Did You See This?

The Dark Side of Television, Schoonmaker and Other Women in Film

  • In a new interview with Film Comment, Polish cinematographer Slawomir Idziak discusses his collaborations with Krzysztof Kieślowski and his transition to working on Hollywood films like Gattaca and Black Hawk Down.
  • “After the unexpected explosion of the success with that film, it was hard for me to imagine giving myself to something that wasn’t like that—totally homegrown, intimate, soul-baring,” says Boyhood star Ellar Coltrane in a conversation with director Trey Edward Shults for Interview magazine.

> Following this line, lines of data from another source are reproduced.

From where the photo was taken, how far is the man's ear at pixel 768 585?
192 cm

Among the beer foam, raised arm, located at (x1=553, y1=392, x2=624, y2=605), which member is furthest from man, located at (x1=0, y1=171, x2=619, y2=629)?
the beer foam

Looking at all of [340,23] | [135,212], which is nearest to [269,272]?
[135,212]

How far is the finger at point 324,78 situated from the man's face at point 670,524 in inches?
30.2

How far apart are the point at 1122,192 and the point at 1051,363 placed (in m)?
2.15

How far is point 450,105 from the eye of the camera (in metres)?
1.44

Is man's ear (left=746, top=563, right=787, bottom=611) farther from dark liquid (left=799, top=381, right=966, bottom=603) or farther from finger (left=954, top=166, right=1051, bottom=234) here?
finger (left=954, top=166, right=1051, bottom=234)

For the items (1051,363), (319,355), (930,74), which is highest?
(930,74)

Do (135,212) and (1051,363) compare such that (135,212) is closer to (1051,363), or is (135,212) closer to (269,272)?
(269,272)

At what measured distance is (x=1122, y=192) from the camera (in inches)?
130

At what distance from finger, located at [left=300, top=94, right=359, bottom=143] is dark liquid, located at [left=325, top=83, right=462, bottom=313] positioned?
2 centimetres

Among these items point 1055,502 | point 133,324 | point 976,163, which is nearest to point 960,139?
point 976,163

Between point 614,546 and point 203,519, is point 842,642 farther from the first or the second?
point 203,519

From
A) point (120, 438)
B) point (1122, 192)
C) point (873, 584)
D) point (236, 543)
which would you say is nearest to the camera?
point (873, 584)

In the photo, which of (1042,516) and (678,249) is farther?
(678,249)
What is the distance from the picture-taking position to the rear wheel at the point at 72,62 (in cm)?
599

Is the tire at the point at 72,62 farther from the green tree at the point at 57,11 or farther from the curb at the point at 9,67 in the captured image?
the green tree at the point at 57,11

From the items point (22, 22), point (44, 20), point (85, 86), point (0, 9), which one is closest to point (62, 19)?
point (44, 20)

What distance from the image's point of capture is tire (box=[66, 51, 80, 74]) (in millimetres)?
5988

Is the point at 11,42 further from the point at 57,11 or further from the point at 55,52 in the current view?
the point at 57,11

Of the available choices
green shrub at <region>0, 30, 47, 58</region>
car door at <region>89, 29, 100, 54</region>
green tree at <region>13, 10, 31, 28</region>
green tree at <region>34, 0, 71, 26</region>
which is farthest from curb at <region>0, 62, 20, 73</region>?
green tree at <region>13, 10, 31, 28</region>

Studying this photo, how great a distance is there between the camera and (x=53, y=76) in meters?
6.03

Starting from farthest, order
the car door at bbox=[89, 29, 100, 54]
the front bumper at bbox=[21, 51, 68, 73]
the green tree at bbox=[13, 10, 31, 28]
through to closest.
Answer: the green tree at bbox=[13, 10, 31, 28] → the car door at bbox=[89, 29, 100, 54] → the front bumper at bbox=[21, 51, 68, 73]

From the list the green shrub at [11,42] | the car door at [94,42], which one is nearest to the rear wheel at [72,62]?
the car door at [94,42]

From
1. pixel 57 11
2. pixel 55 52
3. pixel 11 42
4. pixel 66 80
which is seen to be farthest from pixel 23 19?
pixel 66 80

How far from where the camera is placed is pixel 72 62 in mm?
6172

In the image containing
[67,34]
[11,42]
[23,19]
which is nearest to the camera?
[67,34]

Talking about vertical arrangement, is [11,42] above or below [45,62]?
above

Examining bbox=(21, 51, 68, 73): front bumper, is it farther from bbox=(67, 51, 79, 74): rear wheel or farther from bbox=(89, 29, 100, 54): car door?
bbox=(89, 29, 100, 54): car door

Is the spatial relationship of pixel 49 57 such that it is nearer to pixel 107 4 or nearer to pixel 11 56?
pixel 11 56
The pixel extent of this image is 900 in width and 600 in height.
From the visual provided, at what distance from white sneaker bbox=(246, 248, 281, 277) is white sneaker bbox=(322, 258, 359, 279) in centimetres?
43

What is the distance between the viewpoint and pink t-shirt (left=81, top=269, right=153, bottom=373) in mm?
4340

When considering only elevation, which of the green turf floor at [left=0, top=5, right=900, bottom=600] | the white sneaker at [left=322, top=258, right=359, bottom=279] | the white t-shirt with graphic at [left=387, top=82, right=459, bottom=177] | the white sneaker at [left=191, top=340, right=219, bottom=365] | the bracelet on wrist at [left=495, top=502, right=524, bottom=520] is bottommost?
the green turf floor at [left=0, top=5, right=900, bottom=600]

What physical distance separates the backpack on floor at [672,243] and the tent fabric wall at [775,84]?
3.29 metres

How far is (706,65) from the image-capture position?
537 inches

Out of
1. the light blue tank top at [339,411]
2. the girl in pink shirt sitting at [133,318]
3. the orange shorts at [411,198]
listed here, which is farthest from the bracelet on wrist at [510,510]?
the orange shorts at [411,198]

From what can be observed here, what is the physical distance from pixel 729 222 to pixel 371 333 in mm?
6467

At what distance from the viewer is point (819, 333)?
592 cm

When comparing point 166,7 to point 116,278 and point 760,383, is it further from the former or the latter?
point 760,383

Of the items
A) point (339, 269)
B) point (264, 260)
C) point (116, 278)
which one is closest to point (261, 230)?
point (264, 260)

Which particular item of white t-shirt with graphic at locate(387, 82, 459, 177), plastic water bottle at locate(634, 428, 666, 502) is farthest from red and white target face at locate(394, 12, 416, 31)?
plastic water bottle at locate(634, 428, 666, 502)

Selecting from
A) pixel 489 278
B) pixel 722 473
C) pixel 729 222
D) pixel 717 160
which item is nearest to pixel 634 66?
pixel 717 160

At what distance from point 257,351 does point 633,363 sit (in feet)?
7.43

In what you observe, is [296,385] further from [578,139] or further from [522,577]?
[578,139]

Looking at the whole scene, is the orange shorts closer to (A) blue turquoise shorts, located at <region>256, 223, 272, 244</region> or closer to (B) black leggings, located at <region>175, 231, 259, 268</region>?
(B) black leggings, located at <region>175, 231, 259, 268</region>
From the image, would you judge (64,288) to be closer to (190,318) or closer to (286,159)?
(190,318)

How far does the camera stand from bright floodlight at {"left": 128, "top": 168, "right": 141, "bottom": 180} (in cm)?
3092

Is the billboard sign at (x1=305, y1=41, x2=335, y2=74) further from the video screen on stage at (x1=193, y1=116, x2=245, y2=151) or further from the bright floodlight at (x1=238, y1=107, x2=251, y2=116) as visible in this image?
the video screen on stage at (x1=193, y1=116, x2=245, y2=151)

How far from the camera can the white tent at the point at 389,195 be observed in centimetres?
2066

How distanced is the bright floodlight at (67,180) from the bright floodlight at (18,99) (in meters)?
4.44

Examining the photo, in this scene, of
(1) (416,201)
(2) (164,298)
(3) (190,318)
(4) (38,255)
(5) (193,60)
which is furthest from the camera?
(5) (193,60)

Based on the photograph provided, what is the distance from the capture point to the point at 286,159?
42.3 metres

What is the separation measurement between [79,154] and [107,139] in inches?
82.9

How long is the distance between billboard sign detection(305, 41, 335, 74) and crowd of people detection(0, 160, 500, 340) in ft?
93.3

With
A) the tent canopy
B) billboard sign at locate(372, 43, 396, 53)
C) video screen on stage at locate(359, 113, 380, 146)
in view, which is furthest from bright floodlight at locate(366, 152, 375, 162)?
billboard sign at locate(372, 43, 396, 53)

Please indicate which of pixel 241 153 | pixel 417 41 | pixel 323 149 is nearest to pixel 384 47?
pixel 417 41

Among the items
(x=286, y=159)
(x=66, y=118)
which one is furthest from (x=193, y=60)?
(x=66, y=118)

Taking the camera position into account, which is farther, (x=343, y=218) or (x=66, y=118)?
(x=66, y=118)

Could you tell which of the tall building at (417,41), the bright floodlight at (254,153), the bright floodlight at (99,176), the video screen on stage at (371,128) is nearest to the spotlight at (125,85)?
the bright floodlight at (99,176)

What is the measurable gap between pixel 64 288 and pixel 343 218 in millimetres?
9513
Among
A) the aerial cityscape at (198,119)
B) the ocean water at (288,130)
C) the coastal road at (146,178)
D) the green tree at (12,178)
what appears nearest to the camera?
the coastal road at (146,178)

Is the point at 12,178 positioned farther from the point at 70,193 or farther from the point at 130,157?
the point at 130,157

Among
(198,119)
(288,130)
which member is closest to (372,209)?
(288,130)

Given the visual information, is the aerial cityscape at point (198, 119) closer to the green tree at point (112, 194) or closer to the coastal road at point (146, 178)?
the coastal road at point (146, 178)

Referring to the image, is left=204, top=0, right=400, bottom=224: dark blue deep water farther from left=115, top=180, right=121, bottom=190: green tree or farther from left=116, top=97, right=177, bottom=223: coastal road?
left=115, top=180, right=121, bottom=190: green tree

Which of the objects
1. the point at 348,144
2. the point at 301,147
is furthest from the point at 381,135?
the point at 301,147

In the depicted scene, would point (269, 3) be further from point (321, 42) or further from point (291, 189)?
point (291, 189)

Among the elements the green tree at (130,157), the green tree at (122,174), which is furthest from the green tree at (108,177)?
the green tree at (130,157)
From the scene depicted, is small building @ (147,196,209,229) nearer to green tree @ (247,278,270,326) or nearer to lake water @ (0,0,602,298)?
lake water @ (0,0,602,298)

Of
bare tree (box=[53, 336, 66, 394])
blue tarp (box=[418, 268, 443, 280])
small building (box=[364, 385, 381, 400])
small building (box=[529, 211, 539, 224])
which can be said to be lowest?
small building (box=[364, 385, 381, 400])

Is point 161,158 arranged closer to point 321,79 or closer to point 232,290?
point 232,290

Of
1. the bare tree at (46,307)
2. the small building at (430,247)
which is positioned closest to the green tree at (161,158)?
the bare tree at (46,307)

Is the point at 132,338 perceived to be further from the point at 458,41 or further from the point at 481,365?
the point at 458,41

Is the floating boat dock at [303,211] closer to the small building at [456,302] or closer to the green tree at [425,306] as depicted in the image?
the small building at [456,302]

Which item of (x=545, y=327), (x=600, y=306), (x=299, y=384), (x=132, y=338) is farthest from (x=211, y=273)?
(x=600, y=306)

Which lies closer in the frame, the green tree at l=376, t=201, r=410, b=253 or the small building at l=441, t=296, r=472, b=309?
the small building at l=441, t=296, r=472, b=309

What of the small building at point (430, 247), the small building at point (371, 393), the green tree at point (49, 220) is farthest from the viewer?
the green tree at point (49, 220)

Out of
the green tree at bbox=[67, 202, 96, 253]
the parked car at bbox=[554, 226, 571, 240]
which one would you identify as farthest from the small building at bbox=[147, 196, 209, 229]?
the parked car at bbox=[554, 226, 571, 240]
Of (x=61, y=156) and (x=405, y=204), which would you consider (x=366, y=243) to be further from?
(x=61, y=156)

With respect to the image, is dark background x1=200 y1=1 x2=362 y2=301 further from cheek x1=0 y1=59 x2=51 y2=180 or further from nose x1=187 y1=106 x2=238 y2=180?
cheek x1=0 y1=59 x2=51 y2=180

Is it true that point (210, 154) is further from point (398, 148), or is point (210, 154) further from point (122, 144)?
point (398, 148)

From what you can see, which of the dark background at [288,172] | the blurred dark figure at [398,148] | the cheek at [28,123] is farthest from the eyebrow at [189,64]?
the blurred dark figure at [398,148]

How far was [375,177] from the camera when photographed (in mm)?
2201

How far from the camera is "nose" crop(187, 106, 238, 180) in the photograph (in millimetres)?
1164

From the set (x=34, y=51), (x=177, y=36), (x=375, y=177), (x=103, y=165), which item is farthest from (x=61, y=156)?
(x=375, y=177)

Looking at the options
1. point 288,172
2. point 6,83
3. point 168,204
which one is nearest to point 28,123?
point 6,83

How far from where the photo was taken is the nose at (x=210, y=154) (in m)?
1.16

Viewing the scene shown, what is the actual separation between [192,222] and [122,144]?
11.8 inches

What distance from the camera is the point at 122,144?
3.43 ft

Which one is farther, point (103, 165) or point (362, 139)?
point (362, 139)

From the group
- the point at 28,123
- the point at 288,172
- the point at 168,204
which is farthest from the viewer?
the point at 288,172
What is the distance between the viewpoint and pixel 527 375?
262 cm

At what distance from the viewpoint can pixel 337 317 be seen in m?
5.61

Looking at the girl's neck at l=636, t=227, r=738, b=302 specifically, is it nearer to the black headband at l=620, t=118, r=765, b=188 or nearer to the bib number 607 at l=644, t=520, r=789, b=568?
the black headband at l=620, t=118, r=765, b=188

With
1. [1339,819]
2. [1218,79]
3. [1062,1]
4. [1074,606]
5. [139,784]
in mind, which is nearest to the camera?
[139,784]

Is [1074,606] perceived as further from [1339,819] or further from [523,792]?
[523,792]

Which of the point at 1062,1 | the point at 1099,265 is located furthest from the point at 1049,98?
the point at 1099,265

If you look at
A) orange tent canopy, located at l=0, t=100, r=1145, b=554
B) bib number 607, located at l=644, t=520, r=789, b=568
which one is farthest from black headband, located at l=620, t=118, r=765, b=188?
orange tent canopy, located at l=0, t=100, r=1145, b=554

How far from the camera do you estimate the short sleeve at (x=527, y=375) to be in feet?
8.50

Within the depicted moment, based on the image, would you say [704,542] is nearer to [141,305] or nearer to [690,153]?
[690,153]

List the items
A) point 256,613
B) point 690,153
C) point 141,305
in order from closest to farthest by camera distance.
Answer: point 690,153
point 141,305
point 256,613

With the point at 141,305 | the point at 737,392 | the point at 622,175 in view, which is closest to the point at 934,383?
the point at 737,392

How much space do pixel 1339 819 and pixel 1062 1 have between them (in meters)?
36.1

  • The BFI recommends Hiroshi Teshigahara’s The Face of Another, Kaneto Shindo’s Onibaba, Nagisa Oshima’s Cruel Story of Youth, and Toshio Matsumoto’s Funeral Parade of Roses in its primer on the Japanese New Wave.
  • Need more suggestions for your weekend viewing? Little White Lies delves into six films that expose the dark side of television, including Videodrome, Broadcast News, and Bamboozled.
  • At the Quietus, Ian Schultz speaks with legendary film editor Thelma Schoonmaker about her longtime collaboration with Martin Scorsese. “Every project is a different challenge,” she says of their work together. “He sets himself something to jump over, and I get to jump over it with him.”
  • Schoonmaker also stopped by WNYC’s Studio 360 to chat about Scorsese’s latest film, Silence.
  • Speaking of pioneering women in cinema, Brooklyn’s BAMcinématek offers a “rich, satisfying dive into the film archives” with its upcoming salute to black female directors.
  • Over on the West coast, the UCLA Film & Television Archive presents another celebration of women behind the camera, focusing on underappreciated gems from the seventies and eighties, like Donna Deitch’s Desert Hearts, Joan Micklin Silver’s Hester Street, and Bette Gordon’s Variety.
  • And in other repertory-film news, TIFF opens its Anna Magnani retrospective tonight. In this appreciation of the star, director Roberto Minervini calls her “the epitome of the Italian spirit.”